US20080184066A1

US20080184066A1 - Redundant system

Info

Publication number: US20080184066A1
Application number: US11/751,091
Authority: US
Inventors: Shih-Jen Chuang; Chang-Cheng Yap; Bo-Yuan Shih
Original assignee: RDC Semiconductor Co Ltd
Current assignee: RDC Semiconductor Co Ltd
Priority date: 2007-01-26
Filing date: 2007-05-21
Publication date: 2008-07-31
Also published as: TW200832128A

Abstract

A redundant system comprising at least two hosts is provided. The redundant system randomly selects one active host under normal operating conditions, and sets the other hosts on stand-by. The active host controls the other hosts and peripheral devices connecting thereto through buses.

Description

This application claims the benefit of priority based on Taiwan Patent Application No. 096103038 filed on Jan. 26, 2007.
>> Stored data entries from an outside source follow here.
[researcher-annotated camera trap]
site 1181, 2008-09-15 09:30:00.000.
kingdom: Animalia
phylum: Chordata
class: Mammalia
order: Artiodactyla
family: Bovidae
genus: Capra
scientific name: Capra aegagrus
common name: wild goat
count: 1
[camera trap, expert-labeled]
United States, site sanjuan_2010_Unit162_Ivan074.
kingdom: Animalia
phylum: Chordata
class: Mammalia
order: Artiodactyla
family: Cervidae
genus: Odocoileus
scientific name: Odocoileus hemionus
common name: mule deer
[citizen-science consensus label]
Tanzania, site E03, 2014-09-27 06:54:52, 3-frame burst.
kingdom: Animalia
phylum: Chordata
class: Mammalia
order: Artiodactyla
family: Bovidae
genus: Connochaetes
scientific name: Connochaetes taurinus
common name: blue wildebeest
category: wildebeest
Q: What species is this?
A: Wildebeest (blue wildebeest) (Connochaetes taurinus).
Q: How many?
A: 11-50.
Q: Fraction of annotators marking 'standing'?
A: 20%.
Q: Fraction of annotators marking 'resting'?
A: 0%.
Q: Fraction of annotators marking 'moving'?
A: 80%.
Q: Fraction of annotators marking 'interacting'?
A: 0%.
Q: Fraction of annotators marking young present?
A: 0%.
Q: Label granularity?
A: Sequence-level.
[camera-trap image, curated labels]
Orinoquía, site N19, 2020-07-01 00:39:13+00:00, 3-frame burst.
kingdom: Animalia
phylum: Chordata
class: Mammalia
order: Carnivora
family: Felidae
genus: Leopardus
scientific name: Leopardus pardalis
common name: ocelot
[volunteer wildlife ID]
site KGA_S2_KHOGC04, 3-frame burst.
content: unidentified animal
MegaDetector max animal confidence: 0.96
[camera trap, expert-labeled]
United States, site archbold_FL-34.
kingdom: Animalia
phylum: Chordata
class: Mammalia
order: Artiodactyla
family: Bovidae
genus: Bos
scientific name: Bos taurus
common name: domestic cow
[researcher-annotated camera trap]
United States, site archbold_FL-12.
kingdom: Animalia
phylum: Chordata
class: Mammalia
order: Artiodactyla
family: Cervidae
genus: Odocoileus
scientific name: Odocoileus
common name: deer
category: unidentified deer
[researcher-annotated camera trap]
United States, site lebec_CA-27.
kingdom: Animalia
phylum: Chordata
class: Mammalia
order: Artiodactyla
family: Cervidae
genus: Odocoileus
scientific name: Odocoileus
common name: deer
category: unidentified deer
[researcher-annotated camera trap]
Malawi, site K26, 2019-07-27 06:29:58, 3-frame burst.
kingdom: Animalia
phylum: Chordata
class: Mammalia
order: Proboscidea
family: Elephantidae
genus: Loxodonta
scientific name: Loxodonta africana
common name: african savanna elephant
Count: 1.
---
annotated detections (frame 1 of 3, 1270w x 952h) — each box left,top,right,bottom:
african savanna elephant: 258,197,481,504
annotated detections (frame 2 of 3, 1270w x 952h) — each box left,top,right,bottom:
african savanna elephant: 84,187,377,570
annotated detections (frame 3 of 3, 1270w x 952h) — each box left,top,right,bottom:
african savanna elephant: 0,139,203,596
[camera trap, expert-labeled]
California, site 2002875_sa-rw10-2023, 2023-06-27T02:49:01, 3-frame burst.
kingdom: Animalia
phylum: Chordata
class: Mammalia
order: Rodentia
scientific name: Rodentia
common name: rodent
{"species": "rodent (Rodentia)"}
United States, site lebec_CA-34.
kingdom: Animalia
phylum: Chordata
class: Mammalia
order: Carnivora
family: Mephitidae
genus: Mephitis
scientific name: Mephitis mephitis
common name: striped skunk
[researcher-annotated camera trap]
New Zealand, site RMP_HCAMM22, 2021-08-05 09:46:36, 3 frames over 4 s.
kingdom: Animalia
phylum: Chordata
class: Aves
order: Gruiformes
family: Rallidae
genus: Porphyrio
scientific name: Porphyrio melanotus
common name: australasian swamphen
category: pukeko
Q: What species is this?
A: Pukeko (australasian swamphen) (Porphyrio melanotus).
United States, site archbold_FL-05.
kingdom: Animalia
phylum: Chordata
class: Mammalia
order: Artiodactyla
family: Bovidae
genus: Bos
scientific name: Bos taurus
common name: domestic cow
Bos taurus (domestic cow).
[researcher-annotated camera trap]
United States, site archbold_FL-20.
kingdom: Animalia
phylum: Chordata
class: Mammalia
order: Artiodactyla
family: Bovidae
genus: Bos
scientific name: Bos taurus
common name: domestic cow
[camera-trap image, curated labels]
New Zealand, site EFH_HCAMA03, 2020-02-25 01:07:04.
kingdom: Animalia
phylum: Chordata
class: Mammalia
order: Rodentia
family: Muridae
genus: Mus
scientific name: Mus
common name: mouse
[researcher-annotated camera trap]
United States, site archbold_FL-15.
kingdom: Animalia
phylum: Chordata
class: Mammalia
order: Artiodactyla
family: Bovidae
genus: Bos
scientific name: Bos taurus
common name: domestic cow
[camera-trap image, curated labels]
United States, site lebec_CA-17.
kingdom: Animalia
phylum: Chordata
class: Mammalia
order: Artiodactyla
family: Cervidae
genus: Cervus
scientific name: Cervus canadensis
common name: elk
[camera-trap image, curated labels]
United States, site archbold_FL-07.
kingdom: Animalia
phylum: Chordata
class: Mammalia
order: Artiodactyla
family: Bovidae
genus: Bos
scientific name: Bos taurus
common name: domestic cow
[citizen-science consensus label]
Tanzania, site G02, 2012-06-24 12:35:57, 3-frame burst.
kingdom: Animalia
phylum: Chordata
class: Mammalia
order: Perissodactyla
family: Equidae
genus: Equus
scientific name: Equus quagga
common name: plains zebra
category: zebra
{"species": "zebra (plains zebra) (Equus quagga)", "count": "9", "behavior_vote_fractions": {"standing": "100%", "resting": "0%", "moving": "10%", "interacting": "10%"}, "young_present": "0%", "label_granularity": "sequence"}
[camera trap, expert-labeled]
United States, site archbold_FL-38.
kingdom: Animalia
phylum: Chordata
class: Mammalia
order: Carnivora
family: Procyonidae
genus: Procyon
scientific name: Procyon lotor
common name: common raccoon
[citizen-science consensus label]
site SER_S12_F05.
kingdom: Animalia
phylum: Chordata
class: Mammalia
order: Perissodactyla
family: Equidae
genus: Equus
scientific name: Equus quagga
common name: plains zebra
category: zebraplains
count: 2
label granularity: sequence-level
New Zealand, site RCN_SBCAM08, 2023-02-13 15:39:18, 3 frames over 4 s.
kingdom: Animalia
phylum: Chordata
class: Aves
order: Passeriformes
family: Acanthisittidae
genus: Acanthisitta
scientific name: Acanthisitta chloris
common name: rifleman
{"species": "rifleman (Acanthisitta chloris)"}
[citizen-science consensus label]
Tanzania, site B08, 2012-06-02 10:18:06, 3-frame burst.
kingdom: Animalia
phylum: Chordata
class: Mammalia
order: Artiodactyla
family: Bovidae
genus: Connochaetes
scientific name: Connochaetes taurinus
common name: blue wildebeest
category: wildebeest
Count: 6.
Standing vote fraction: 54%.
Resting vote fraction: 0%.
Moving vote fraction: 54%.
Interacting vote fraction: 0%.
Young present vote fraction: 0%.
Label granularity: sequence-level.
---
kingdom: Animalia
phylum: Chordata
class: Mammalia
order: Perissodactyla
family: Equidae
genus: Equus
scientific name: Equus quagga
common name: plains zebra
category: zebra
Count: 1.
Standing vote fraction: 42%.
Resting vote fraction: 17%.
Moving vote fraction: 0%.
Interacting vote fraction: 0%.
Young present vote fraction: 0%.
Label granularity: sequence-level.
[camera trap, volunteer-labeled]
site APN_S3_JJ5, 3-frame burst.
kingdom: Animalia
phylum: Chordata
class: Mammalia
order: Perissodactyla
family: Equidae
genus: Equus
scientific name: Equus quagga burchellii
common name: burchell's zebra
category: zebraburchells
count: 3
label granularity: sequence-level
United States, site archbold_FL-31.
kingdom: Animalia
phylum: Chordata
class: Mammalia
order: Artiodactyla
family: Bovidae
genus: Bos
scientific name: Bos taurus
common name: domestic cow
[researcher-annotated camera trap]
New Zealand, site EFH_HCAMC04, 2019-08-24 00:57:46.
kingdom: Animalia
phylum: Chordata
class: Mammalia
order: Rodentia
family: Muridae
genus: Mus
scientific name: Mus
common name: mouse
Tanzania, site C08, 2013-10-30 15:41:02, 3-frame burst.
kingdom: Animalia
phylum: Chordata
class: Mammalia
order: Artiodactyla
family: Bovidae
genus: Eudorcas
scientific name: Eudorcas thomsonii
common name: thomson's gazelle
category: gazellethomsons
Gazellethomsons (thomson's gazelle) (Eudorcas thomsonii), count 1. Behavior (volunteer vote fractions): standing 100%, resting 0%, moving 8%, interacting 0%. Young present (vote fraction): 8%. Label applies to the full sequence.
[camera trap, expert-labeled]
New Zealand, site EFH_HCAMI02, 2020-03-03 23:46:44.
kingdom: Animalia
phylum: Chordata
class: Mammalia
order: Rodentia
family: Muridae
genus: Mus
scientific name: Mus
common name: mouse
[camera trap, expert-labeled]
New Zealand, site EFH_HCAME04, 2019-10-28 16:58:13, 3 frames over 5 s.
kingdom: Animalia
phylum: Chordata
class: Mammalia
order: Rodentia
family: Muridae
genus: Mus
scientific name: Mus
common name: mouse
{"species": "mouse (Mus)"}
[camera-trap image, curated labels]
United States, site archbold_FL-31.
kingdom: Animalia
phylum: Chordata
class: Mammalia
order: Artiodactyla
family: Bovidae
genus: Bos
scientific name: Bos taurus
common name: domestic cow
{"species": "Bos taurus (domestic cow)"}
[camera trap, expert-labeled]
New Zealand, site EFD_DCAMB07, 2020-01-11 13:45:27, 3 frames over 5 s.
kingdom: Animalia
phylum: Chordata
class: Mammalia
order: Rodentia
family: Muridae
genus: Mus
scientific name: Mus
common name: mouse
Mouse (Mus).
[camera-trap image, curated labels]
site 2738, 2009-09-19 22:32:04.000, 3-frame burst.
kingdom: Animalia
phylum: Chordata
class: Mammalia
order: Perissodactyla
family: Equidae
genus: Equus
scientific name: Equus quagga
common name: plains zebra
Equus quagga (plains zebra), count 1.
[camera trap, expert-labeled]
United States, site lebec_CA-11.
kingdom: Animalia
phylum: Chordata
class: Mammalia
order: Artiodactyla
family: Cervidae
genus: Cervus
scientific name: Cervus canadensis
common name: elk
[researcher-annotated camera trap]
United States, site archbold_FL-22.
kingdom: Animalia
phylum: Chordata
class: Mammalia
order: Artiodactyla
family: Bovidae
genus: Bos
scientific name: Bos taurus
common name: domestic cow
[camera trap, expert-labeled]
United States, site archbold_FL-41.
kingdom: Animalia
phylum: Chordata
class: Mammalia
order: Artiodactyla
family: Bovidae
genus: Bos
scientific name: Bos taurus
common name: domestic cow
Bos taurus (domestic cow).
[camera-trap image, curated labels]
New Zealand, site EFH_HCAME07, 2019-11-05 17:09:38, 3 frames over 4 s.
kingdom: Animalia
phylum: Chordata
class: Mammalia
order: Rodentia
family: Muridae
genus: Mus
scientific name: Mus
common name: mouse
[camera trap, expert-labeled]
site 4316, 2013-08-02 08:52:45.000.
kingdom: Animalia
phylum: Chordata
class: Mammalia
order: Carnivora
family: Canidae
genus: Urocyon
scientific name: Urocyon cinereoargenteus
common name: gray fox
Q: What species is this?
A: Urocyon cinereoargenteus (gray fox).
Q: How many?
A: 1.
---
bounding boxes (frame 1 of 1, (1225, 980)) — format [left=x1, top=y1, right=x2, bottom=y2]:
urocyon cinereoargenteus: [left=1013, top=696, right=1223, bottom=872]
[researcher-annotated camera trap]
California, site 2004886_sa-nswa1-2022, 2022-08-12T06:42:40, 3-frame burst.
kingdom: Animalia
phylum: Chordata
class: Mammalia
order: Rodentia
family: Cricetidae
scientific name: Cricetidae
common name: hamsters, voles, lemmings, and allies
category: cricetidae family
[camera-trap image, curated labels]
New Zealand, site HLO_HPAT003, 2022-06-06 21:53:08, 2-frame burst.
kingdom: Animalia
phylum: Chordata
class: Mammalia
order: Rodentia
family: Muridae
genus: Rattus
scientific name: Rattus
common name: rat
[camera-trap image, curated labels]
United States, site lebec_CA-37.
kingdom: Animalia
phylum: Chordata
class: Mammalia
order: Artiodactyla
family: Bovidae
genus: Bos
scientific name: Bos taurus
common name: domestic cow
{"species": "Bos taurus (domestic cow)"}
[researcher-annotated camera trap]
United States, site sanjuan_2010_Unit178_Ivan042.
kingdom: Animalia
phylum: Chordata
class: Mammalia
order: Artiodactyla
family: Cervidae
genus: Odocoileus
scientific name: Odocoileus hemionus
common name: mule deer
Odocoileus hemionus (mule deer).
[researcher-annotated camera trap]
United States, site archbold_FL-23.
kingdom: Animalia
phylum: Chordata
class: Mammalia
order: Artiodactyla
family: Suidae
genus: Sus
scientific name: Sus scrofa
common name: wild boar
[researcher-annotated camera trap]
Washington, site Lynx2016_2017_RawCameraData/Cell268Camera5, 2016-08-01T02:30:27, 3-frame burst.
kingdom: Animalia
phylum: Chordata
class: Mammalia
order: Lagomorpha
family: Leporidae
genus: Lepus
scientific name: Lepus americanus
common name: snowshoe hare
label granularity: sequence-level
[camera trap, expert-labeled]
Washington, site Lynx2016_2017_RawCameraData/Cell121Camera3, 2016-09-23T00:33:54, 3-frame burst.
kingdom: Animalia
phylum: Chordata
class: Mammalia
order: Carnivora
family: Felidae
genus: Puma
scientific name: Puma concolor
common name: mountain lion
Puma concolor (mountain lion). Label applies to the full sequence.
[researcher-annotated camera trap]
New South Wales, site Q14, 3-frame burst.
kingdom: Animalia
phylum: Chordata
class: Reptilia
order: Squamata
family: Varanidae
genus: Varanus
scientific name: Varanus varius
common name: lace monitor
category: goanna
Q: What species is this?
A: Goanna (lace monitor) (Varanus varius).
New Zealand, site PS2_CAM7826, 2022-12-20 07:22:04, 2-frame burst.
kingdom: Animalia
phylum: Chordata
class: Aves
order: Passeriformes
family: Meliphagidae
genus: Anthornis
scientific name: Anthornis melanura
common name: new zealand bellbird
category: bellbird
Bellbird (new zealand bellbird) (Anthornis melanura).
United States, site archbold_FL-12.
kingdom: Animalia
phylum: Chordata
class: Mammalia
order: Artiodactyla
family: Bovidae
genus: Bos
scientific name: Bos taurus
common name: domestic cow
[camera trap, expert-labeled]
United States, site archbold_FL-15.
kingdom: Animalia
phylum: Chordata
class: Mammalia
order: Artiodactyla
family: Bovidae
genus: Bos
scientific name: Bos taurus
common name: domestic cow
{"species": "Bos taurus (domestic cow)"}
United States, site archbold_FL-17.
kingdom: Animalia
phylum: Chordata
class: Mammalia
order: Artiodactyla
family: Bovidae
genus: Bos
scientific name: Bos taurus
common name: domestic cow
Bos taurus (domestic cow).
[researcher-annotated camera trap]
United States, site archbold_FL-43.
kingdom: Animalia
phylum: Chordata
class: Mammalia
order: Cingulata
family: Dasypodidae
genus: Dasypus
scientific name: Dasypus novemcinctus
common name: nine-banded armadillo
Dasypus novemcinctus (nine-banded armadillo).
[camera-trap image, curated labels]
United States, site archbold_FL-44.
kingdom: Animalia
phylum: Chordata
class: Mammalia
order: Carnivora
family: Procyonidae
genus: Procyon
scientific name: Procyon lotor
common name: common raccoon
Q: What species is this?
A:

CROSS-REFERENCES TO RELATED APPLICATIONS

Not applicable.

BACKGROUND OF THE INVENTION

1. Field of the Invention
The present invention relates to a redundant system. More particularly, the invention relates to a redundant system comprising at least two hosts, of which the redundant system randomly selects one host in a normal operation.
2. Descriptions of the Related Art
Every operational system has a risk of hardware failure. When the hardware failure occurs, commands and operations in the system cannot run smoothly and thus, impede proper functioning of the system. Therefore, a parallel-linked redundant system is provided for reducing the risk of hardware failure. When the operational system fails, the redundant system continues to execute the commands and operations.
Conventional redundant systems comprise a plurality of hosts simultaneously running all the commands and operations under normal conditions. A decision mechanism is responsible for maintaining the activity of the hosts. For example, when the functioning of the hosts are not identical, the decision mechanism decides which result is correct and renders control power to the host with the correct result for running the commands and operations. The failed hosts are then determined to be malfunctioning and cease to have control power.
The aforementioned redundant system generally comprises a hardware fault-tolerant system and software fault-tolerant system. The decision mechanism is configured to connect all the hosts to form the complex fault-tolerant systems. The redundant system is typically applied in fields that require high security and confidentiality, such as satellites, missile lunch systems, submarines, aircrafts, and space shuttles. Because of the expensive costs, these redundant systems cannot be used in common everyday appliances as a controlling instrument. Another kind of conventional redundant system comprises two hosts running the same commands and operations. For convenient explanation purposes, one of the two hosts is denoted as the primary host, while the other is denoted as the redundant host. Normally, the primary host and the redundant host simultaneously run the same commands and operations. Like the previously mentioned redundant system, a decision mechanism is responsible for the activity between the two hosts. The difference is that the decision mechanism in this system first renders the control power to the primary host. When the primary host fails, the decision mechanism then renders the control power over to the redundant host.
Because the aforementioned redundant systems need at least two hosts running simultaneously, the hardware cost is still high. When one host is removed from the redundant system, the entire system can no longer function. Thus, since conventional decision mechanisms and redundant systems have been designed to function as a whole system with its parts highly dependent of each other, it has been difficult to add or remove hardware from the redundant system without making the entire system useless.
Despite the complexity of designing a redundant system, it is still important to design a redundant system for use in general manufacturing facilities or control instruments with the ability of adding or removing hardware because of its useful application in situations such as hardware failures.

SUMMARY OF THE INVENTION

The primary objective of this invention is to provide a redundant system comprising at least two hosts and to randomly set one host active under a normal condition. The rest of the hosts of the redundant system are on stand-by and are referred to as “rest hosts” throughout this document. The active host can control the rest hosts and peripheral hardware thereof via bus.
To achieve the aforementioned objective, each host of the redundant system comprises a system-failure-logic module, a memory module, and a control module. The system-failure-logic module is connected to the other system-failure-logic modules of the rest hosts to ensure that the redundant system can set one active after start-up. The system-failure-logic module is also configured to determine the operation status of the host thereof and transfer the control power of the host according to the operation status. The memory module is configured to store the operation data of the host. The control module is configured to control the operation of the host.
The present invention is advantageous because it only needs one host to run at a time. The system can also randomly add or remove hosts when necessary.
The detailed technology and preferred embodiments implemented for the subject invention are described in the following paragraphs accompanying the appended drawings for people skilled in this field to well appreciate the features of the claimed invention.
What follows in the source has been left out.